Sanskrit term for a female dance

Lasya (लास्य) is a female dance form that originated in India. In Hindu mythology, Lasya refers to the dance innovated and performed by the goddess Parvati, described to be gentle and graceful. Described in the Natya Shastra, the feminine Lasya danced by Parvati is contrasted by the masculine Tandava dance of her consort, Shiva.

== Etymology ==
The term lāsya is derived from the root ‘las’ meaning to play or to frolic. It is also translated as lively.

== Legend ==
According to legend, the Lasya was taught by Parvati to Usha, the daughter of Banasura. Usha, in turn, is regarded to have taught the dance to the milkmaids known as the gopikas, who are believed to have spread the technique to women throughout the land.

== Description ==
Described as the prototype of all female dancing, the Lasya is danced in a variety of forms, most of which comprise the small and seductive motions of the feet. Some forms of the Lasya consist of the rapid succession of minor steps, regarded to be erotic. During the performance of the dance, the feet are kept parallel and close to one another, each foot following the other with precision in time. An example of this dance is the Mohiniyattam of Kerala.

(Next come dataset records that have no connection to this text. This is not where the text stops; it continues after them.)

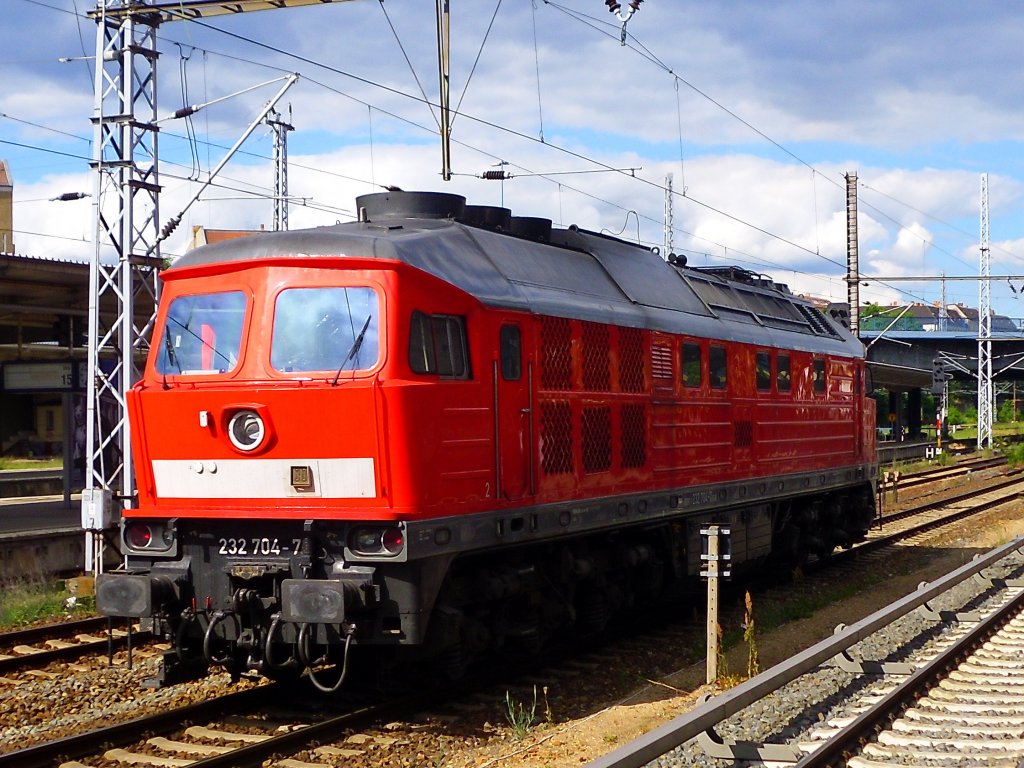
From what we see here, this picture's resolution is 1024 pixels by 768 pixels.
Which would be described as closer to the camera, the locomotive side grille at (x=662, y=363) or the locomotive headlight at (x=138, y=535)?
the locomotive headlight at (x=138, y=535)

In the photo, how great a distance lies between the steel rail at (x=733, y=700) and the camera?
6.62m

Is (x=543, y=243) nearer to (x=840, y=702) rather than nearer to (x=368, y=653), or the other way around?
(x=368, y=653)

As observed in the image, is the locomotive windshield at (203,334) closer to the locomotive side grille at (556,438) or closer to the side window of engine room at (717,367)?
the locomotive side grille at (556,438)

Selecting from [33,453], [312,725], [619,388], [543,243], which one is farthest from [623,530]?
[33,453]

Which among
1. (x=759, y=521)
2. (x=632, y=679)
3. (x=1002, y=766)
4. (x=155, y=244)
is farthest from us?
(x=155, y=244)

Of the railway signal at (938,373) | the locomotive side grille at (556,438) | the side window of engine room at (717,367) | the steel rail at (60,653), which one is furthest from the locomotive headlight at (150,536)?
the railway signal at (938,373)

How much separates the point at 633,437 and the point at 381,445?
3840 millimetres

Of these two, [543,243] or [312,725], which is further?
[543,243]

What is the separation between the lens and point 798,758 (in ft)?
24.4

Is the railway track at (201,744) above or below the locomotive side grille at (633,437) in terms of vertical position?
below

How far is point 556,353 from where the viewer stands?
10.4m

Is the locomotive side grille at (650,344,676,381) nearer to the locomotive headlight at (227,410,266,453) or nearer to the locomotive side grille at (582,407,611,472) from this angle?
the locomotive side grille at (582,407,611,472)

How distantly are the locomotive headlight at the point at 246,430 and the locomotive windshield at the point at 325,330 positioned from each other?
1.37 feet

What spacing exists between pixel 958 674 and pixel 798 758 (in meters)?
3.43
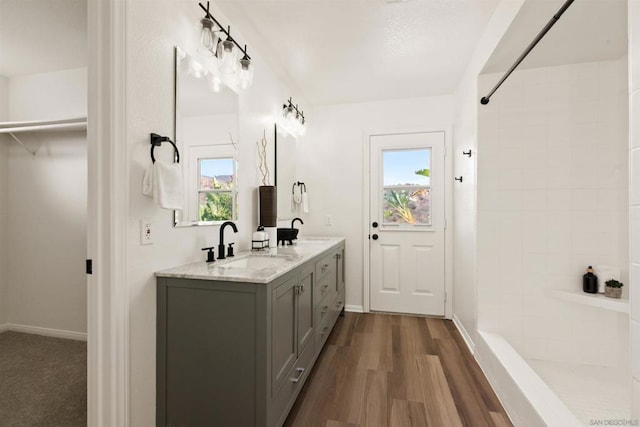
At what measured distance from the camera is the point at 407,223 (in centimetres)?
348

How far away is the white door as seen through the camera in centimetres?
339

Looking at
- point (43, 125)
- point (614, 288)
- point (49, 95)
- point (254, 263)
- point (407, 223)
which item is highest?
point (49, 95)

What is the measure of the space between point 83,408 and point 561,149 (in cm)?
366

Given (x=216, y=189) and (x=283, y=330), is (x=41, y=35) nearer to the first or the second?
(x=216, y=189)

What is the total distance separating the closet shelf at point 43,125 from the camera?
242 cm

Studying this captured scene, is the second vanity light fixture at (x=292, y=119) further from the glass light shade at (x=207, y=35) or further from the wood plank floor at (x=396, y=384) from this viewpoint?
the wood plank floor at (x=396, y=384)

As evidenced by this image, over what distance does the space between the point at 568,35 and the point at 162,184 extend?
257 cm

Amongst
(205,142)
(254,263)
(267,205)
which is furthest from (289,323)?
(205,142)

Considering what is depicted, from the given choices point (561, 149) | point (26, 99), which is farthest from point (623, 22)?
point (26, 99)

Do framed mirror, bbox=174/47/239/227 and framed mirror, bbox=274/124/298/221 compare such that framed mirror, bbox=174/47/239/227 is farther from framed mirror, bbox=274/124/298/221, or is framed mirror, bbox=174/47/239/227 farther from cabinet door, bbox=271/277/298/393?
framed mirror, bbox=274/124/298/221

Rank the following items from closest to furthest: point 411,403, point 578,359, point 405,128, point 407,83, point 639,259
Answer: point 639,259 < point 411,403 < point 578,359 < point 407,83 < point 405,128

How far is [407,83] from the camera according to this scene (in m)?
3.10

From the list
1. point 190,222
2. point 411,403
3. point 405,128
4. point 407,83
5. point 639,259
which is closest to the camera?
point 639,259

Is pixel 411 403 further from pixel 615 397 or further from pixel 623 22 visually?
pixel 623 22
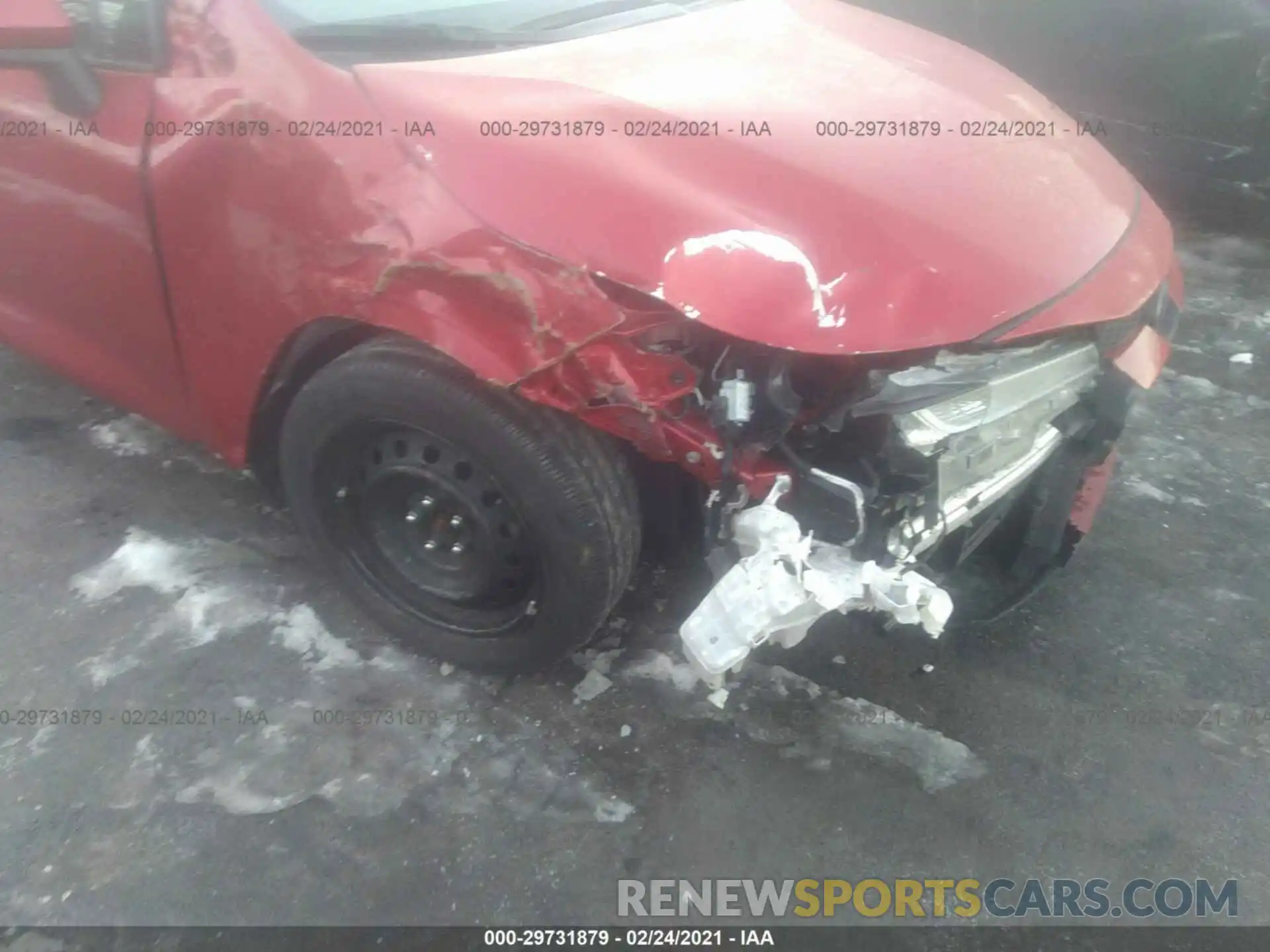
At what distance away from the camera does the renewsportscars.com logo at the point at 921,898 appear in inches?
73.9

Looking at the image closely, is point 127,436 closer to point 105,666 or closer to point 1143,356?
point 105,666

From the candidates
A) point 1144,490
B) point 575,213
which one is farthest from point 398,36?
point 1144,490

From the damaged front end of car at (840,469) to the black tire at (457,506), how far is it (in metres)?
0.26

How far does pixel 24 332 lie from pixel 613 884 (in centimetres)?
228

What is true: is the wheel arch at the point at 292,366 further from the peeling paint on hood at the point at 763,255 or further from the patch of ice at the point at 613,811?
the patch of ice at the point at 613,811

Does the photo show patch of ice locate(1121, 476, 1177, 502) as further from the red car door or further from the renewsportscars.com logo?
the red car door

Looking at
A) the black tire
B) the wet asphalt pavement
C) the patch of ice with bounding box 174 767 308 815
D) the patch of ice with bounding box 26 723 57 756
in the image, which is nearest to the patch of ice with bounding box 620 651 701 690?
the wet asphalt pavement

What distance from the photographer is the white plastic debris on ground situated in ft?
5.67

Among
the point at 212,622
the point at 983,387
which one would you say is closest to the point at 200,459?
the point at 212,622

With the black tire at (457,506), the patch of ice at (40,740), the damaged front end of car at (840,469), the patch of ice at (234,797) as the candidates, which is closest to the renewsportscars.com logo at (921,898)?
the damaged front end of car at (840,469)

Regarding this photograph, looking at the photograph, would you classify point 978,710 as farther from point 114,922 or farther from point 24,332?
point 24,332

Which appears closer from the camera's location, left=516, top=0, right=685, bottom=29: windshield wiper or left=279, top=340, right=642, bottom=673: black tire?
left=279, top=340, right=642, bottom=673: black tire

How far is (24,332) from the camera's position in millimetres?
2643

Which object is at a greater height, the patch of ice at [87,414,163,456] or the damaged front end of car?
the damaged front end of car
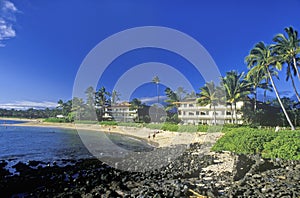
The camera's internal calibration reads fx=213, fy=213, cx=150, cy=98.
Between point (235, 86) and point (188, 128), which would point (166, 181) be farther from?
point (235, 86)

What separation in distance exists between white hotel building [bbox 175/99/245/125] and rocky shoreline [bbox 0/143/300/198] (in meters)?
30.1

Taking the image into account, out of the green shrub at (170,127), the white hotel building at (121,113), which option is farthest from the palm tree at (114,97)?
the green shrub at (170,127)

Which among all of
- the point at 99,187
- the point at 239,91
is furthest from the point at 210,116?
the point at 99,187

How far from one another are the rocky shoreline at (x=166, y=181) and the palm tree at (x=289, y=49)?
14.9 m

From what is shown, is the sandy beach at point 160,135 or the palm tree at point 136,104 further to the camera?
the palm tree at point 136,104

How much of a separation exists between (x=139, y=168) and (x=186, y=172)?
114 inches

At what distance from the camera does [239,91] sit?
34.0 meters

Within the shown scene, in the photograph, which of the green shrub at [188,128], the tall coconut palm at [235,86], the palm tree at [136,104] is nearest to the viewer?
the green shrub at [188,128]

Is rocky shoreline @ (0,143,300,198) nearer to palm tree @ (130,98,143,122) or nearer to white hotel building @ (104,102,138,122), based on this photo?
palm tree @ (130,98,143,122)

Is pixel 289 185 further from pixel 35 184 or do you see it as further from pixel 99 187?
pixel 35 184

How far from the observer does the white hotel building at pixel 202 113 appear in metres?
43.3

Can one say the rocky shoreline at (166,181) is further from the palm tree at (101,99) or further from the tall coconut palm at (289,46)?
the palm tree at (101,99)

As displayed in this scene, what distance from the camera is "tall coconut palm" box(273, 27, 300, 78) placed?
2287 cm

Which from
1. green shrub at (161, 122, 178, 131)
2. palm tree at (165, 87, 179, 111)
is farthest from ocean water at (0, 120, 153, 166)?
palm tree at (165, 87, 179, 111)
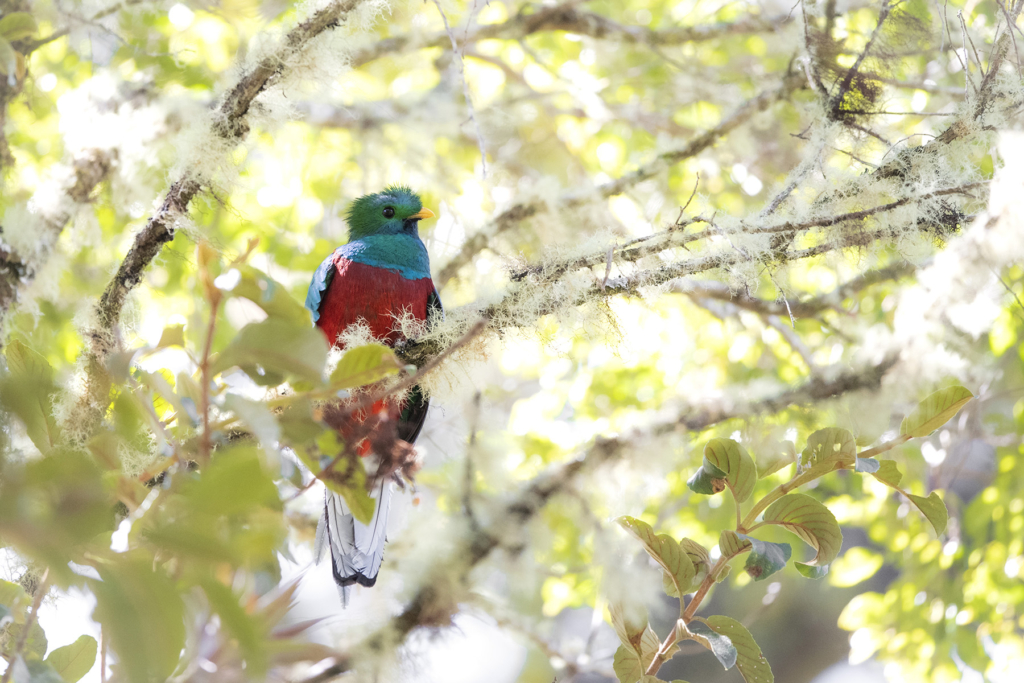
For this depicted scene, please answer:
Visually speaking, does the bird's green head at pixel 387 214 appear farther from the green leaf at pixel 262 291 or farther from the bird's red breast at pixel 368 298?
the green leaf at pixel 262 291

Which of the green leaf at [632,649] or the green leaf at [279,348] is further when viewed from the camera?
the green leaf at [632,649]

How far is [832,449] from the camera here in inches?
42.7

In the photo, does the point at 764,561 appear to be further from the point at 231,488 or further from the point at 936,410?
the point at 231,488

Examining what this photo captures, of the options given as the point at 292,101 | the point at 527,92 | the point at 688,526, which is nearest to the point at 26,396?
the point at 292,101

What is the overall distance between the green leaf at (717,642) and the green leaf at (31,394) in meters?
0.92

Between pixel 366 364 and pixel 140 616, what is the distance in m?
0.35

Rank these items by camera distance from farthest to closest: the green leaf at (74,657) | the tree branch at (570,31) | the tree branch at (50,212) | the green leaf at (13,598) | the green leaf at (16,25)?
the tree branch at (570,31) < the tree branch at (50,212) < the green leaf at (16,25) < the green leaf at (74,657) < the green leaf at (13,598)

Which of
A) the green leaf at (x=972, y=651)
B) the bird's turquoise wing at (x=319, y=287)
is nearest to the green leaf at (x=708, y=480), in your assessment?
the bird's turquoise wing at (x=319, y=287)


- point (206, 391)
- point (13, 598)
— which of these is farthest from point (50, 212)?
point (206, 391)

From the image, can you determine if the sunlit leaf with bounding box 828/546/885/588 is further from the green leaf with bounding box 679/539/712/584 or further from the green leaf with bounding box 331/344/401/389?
the green leaf with bounding box 331/344/401/389

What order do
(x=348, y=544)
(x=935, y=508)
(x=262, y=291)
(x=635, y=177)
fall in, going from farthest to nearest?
(x=635, y=177) → (x=348, y=544) → (x=935, y=508) → (x=262, y=291)

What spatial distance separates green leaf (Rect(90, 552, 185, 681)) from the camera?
52 centimetres

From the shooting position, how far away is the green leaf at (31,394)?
2.20 feet

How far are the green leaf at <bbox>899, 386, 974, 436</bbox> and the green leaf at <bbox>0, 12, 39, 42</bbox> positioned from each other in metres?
1.72
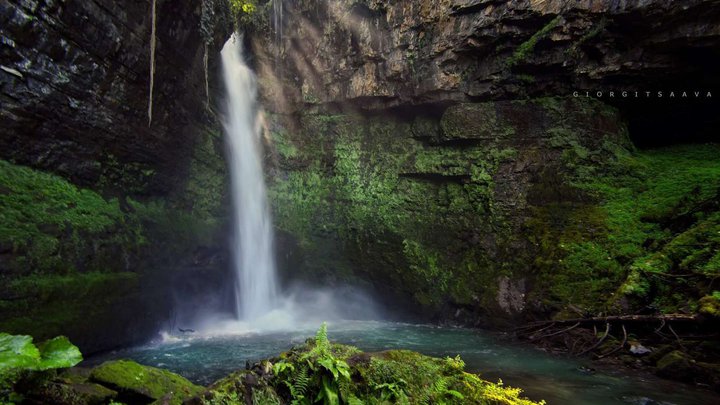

There are described to be four forms of the Lasya: Srinkhala, Lata, Pindi, and Bhedyaka.

Professor Inayat Khan in his book Munqar Musicar (1912) wrote: "Women and men both perform this dance and there are a number of recognized masters (ustad) of it in India. Lasya is accompanied by two sarangi players and a tabid, and sometimes a manjira (small Indian cymbals). It is danced by one woman, or by two together".